You know when you go and see an animated film about a talking mouse, primarily to appease the animated mouse-loving part of your girlfriend’s brain, expecting it to be poorly-conceived and childish schlock but walking away having seen one of the most refreshing pieces of cinema in recent memory? You know that experience? No? Then go and see The Tale of Despereaux. Oh, and get a girlfriend. Especially if you’re a girl yourself, then film your experiences and send them to me.

Had I not been gently strong-armed into seeing this film, it would have completely passed me by. It would have sailed into the part of my brain that serves as a graveyard for probably-rubbish unwatched movies, alongside Herbie: Fully Loaded, or Stealth, or all those other films I haven’t bothered to watch and probably never will. If it had made this journey, my life would be a little less rich, and I wouldn’t even know it.

Where to begin? A talking mouse probably strikes you as a little unimaginative, but how about a city whose culture, economy and wellbeing revolves entirely around soup? Or a magic cookbook which summons a French chef made from fruits, vegetables and kitchenware? Or two distinct rodent civilisations put across with surprising depth for the small amount of screentime they’re actually given?
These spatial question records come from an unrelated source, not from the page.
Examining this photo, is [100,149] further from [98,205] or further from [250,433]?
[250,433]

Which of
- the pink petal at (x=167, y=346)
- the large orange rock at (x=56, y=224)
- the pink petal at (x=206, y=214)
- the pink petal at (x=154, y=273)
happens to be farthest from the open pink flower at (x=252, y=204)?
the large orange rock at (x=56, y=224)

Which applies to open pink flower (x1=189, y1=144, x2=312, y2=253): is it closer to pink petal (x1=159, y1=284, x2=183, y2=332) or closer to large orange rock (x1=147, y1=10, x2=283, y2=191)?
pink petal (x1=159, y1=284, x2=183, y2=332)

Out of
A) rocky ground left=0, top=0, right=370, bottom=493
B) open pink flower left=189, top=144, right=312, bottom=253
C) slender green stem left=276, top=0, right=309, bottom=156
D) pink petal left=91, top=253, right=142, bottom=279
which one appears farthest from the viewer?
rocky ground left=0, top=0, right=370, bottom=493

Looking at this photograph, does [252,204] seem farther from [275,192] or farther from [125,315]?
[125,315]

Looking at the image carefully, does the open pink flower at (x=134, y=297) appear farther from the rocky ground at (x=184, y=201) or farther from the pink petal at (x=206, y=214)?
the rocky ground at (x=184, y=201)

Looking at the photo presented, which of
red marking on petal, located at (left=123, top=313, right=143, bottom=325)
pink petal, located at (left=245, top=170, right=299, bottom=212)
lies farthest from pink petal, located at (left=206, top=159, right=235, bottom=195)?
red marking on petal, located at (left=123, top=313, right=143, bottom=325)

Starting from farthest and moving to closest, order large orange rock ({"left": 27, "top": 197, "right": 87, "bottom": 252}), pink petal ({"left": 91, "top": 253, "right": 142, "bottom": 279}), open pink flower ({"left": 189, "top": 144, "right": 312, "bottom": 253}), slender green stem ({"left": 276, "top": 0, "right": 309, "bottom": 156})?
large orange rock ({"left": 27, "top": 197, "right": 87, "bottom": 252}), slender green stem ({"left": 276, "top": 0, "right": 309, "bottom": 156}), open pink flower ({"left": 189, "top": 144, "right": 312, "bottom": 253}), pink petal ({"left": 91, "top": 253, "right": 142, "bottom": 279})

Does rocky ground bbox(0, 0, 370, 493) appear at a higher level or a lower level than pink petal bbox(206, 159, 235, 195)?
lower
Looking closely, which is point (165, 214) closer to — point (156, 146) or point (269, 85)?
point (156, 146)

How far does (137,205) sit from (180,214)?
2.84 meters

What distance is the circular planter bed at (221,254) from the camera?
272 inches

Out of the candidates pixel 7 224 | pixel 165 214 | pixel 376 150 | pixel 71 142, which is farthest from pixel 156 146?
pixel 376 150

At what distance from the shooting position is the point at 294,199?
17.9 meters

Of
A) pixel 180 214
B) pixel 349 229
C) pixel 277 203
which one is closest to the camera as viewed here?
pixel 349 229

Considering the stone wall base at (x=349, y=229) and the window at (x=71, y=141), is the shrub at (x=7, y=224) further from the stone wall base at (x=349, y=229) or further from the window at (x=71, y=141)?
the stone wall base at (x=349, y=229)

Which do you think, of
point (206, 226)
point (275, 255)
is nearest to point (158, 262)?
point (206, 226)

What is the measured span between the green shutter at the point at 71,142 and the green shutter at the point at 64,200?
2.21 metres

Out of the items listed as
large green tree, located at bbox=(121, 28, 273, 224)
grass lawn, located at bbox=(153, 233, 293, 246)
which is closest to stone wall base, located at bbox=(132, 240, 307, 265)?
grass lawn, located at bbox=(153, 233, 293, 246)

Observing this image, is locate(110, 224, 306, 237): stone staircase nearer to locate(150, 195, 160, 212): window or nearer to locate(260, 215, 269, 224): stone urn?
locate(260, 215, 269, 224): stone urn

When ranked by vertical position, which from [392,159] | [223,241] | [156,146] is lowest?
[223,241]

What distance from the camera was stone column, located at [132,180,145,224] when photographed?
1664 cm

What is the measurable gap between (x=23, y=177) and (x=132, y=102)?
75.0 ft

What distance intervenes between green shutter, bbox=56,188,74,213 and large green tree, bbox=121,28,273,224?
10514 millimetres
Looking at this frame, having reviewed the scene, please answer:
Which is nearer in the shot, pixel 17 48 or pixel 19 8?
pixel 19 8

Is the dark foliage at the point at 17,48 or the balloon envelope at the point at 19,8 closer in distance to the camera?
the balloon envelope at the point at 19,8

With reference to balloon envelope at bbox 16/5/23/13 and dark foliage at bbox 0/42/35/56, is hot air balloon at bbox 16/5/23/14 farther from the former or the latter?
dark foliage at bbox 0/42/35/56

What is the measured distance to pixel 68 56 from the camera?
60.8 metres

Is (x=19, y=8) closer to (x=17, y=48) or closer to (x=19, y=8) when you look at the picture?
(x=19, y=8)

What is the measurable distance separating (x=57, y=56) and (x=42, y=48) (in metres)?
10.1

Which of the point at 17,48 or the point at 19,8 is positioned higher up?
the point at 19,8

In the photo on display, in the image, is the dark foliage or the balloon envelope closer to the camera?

It’s based on a book, entitled The Tale of Despereaux: Being the Story of a Mouse, a Princess, Some Soup, and a Spool of Thread. Having received somewhere just shy of about a million books this Christmas, I might have to put a pause on working my way through the pile so I can find a copy, and give it the attention it clearly deserves.

As well as a series of highly expressive characters, human and vermin alike, voiced by a cast of diverse yet familiar actors, the film has a surprisingly complex plot, which it nonetheless manages to weave and present in a very fluent and well-paced manner. It’s bolted together from standardised storybook components such as daring heroes, lonely princesses and bitter underlings (it is a children’s film, after all), but they’re pieced side by side in such a polished and minimalist way that every bit of it seems to be pulling its weight. There’s no gratuitous fat to trim from it. The narrative has nothing but what it needs in order to work, but it really does work.

Unlike a lot of contemporary animated films, it’s very sparse on the humour. It does have its moments, but it’s not played for laughs. There’s an actual story it’s trying to deliver, and that story is well-told, maturely developed and surprisingly charming. Remember charm? That thing we used to be charmed by, before ironic and edgy humour corroded our hearts into post-modern gag-processing machines.

I do worry this film will slip by unnoticed, into the probably-rubbish mental graveyards of so many people who would otherwise enjoy it enormously. It is a genuine worry I possess, because it deserves to be seen and enjoyed, and if you’re inclined towards being charmed by something unexpectedly good, you deserve to see and enjoy it. Please do.